Reardon aims to recreate techniques, recipes, and "food hacks" (recipes that claim to present an easy way to make an existing dish or a new one) from popular videos to show that they are often faked or otherwise misleading, and to warn viewers of dangerous trends. Reardon often debunks and calls out large content farms such as Five Minute Crafts, First Media, So Yummy, Troom Troom, BuzzFeed and YumUp, as well as many other channels producing recipe and life hack content that is often fake (ice cream frosting), dangerous (wrapping someone's head in plastic wrap to avoid onion fumes), irresponsible (washing clothes with eco soap in a natural stream), useless (using a toilet lid as a portable table), and unnecessarily complicated (cutting a cake with toothpicks and dental floss). Reardon often says that these videos are "the fake news of the baking world."

=== Clever or Never ===
Reardon, usually accompanied by her husband Dave, tests various food gadgets to see how useful they are.
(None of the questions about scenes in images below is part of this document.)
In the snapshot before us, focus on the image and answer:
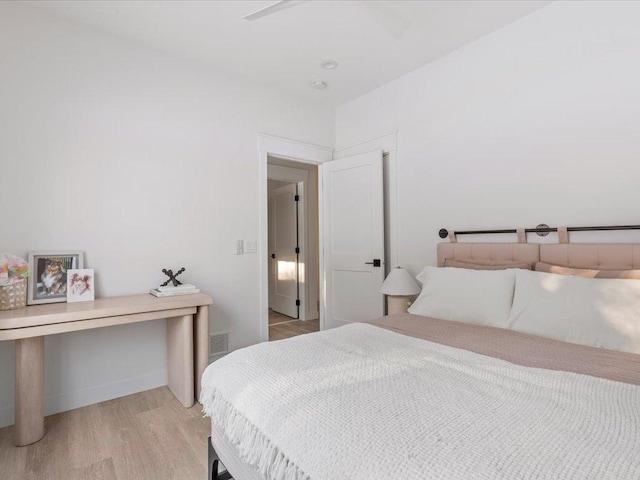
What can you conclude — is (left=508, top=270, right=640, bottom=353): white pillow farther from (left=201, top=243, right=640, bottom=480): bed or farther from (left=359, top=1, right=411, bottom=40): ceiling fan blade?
(left=359, top=1, right=411, bottom=40): ceiling fan blade

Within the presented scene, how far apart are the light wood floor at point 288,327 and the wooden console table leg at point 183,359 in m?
1.62

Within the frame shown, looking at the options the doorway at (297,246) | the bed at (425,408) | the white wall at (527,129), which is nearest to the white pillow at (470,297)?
the bed at (425,408)

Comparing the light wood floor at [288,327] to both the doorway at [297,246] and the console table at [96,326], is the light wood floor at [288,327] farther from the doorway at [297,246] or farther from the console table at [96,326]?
the console table at [96,326]

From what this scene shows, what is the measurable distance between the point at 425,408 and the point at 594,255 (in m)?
1.78

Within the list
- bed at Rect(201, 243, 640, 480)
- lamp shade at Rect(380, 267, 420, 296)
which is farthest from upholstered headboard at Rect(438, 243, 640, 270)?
bed at Rect(201, 243, 640, 480)

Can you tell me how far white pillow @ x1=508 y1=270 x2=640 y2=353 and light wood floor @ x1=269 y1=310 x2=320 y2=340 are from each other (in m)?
2.86

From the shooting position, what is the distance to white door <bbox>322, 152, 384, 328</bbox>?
3322mm

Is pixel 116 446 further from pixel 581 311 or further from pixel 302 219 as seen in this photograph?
pixel 302 219

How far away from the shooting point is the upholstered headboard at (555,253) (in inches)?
74.8

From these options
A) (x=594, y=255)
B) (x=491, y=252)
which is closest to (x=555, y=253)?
(x=594, y=255)

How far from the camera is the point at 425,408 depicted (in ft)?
3.08

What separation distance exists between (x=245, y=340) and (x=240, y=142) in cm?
192

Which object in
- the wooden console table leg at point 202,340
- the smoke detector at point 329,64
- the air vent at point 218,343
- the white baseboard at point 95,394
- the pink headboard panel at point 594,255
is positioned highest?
the smoke detector at point 329,64

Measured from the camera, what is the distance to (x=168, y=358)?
273cm
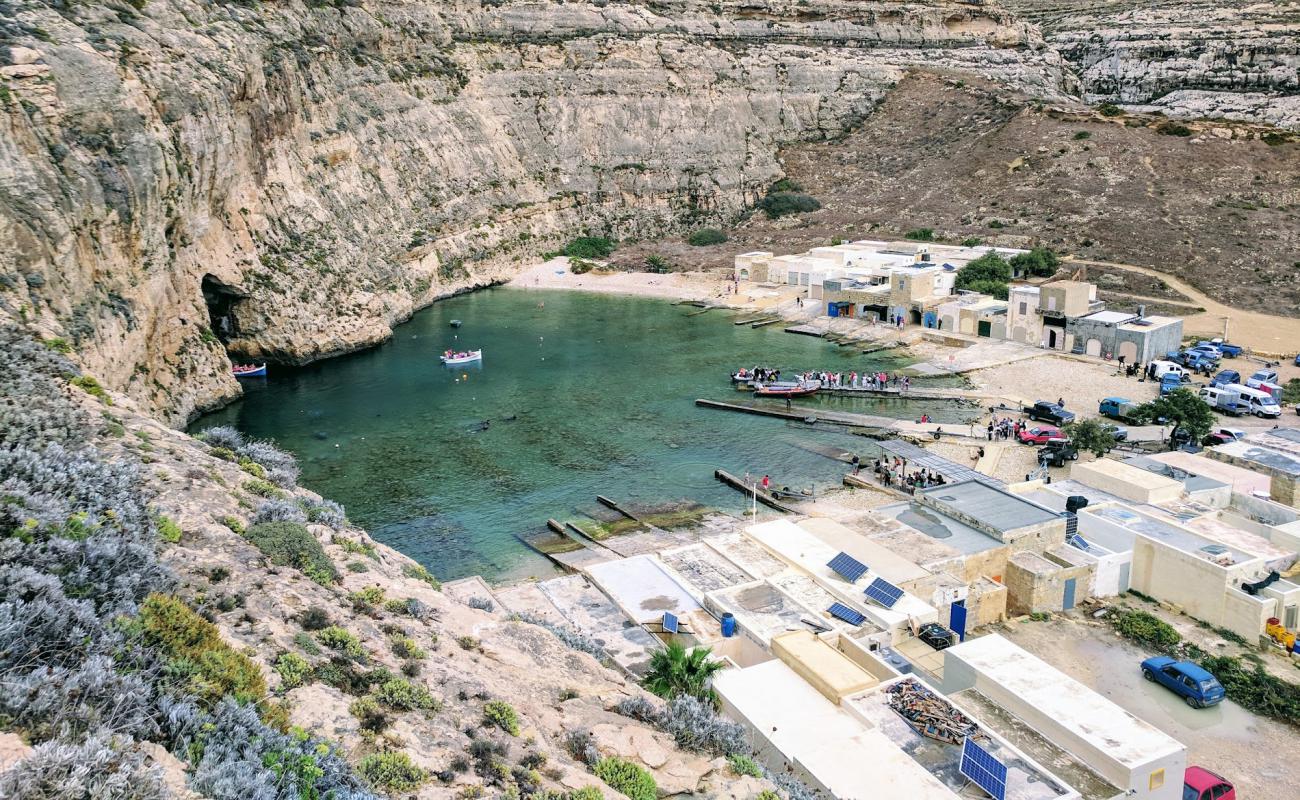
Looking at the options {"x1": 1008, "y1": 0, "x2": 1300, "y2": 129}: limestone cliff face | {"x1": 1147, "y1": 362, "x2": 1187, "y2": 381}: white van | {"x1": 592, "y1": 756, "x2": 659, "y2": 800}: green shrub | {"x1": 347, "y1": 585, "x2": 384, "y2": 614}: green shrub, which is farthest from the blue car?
{"x1": 1008, "y1": 0, "x2": 1300, "y2": 129}: limestone cliff face

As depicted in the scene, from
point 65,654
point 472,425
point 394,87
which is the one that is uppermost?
point 394,87

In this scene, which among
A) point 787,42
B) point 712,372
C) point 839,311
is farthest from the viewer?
point 787,42

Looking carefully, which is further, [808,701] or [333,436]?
[333,436]

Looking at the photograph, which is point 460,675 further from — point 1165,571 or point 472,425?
point 472,425

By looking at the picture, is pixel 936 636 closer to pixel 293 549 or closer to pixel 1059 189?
pixel 293 549

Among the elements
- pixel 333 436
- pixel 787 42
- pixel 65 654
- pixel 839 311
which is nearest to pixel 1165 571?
pixel 65 654

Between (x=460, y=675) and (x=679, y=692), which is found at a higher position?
(x=460, y=675)

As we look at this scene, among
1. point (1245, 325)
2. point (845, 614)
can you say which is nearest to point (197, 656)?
point (845, 614)

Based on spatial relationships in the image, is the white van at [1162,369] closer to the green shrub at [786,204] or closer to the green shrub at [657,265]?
the green shrub at [657,265]

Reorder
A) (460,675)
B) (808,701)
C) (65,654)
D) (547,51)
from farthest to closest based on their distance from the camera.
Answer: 1. (547,51)
2. (808,701)
3. (460,675)
4. (65,654)

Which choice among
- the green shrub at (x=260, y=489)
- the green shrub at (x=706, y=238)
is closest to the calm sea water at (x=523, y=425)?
the green shrub at (x=260, y=489)
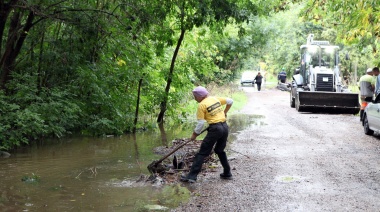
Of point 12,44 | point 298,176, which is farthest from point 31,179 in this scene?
point 12,44

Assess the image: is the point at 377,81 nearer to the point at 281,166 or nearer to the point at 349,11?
the point at 349,11

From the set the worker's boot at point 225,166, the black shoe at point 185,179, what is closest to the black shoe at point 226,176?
the worker's boot at point 225,166

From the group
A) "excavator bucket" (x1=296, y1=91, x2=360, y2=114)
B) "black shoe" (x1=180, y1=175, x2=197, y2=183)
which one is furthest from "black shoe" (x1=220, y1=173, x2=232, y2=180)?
"excavator bucket" (x1=296, y1=91, x2=360, y2=114)

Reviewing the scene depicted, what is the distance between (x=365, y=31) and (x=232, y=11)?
5.23m

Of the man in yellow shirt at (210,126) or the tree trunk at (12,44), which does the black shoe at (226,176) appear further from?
the tree trunk at (12,44)

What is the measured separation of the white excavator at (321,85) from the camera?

In more recent episodes, Reardon has also tested non-food gadgets.

=== 200 year old recipes ===
Reardon makes recipes from her collection of old cookbooks, most of which are between 100–200 years old. She also makes more historically significant recipes, including the first recipe in English, and multiple recipes written by Marie-Antoine Carême. Earlier episodes also saw Reardon don a faux British RP accent.

=== Cake Rescue ===
Reardon tries to rescue viral cake fails, usually showing quick fixes or correcting common mistakes.

=== Exposing the food industry ===
Reardon gives an insight into a particular part or problem within the food industry. Topics have included chocolate, artificial food dyes, milk, and health food.

=== When Food Companies Get Sued ===
Reardon gives an overview of various lawsuits involving major food companies, including McDonald’s, Thermomix, and false advertising.

=== Gingerbread House ===
A yearly Christmas series where Reardon makes a gingerbread house.

=== Teeny Weeny Baking ===
Where Reardon makes recipes in a dollhouse fitted with a fully functioning kitchen. Her miniature baking includes making tiny eggs using sodium alginate.